-- Start of MATERIAL SUPPLIED --
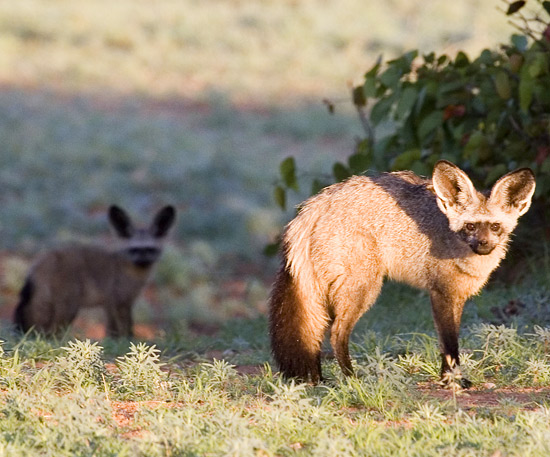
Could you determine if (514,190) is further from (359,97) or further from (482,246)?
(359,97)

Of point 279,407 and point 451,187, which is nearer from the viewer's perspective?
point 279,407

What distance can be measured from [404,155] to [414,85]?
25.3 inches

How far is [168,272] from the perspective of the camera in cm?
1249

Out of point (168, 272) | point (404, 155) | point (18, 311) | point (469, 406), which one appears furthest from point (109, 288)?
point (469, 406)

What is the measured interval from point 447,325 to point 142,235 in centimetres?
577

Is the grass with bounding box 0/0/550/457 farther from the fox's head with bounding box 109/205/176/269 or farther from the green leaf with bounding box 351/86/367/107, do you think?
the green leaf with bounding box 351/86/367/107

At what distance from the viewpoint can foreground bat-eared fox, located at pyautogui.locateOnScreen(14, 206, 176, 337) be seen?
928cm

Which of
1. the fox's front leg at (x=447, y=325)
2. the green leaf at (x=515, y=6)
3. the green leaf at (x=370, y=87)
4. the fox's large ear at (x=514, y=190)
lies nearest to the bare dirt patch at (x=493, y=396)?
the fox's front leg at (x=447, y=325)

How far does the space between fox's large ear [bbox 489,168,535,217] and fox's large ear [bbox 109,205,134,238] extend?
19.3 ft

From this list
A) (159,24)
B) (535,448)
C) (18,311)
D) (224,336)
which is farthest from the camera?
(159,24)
-- End of MATERIAL SUPPLIED --
Give the entries again without a single change, but with no pictures.

Could you determine if (514,190) is further from (359,97) or further from (482,246)?
(359,97)

Of point 279,407 and point 451,187, which is nearer from the viewer's perspective?
point 279,407

What distance can be measured from [404,155] to [414,85]?
25.3 inches

How far is [168,272] from the perspective of the camera in cm?
1249

Out of point (168, 272) | point (404, 155) | point (18, 311) | point (469, 406), which one appears furthest from point (109, 288)?
point (469, 406)

What is the measured interval from point 447,325 to point 142,235 in centimetres?
577

Is the grass with bounding box 0/0/550/457 farther from the fox's head with bounding box 109/205/176/269 or farther from the green leaf with bounding box 351/86/367/107, do you think?
the green leaf with bounding box 351/86/367/107

At what distance from the viewpoint can foreground bat-eared fox, located at pyautogui.locateOnScreen(14, 206, 176, 337) be seen?
928cm

Which of
1. the fox's front leg at (x=447, y=325)
2. the green leaf at (x=515, y=6)
3. the green leaf at (x=370, y=87)
4. the fox's large ear at (x=514, y=190)
lies nearest to the bare dirt patch at (x=493, y=396)?
the fox's front leg at (x=447, y=325)

How far does the space between fox's large ear [bbox 489,168,535,217] and fox's large ear [bbox 109,205,134,238] extend?
19.3 ft

From this list
A) (159,24)
B) (535,448)
C) (18,311)
D) (224,336)
which is farthest from the camera?
(159,24)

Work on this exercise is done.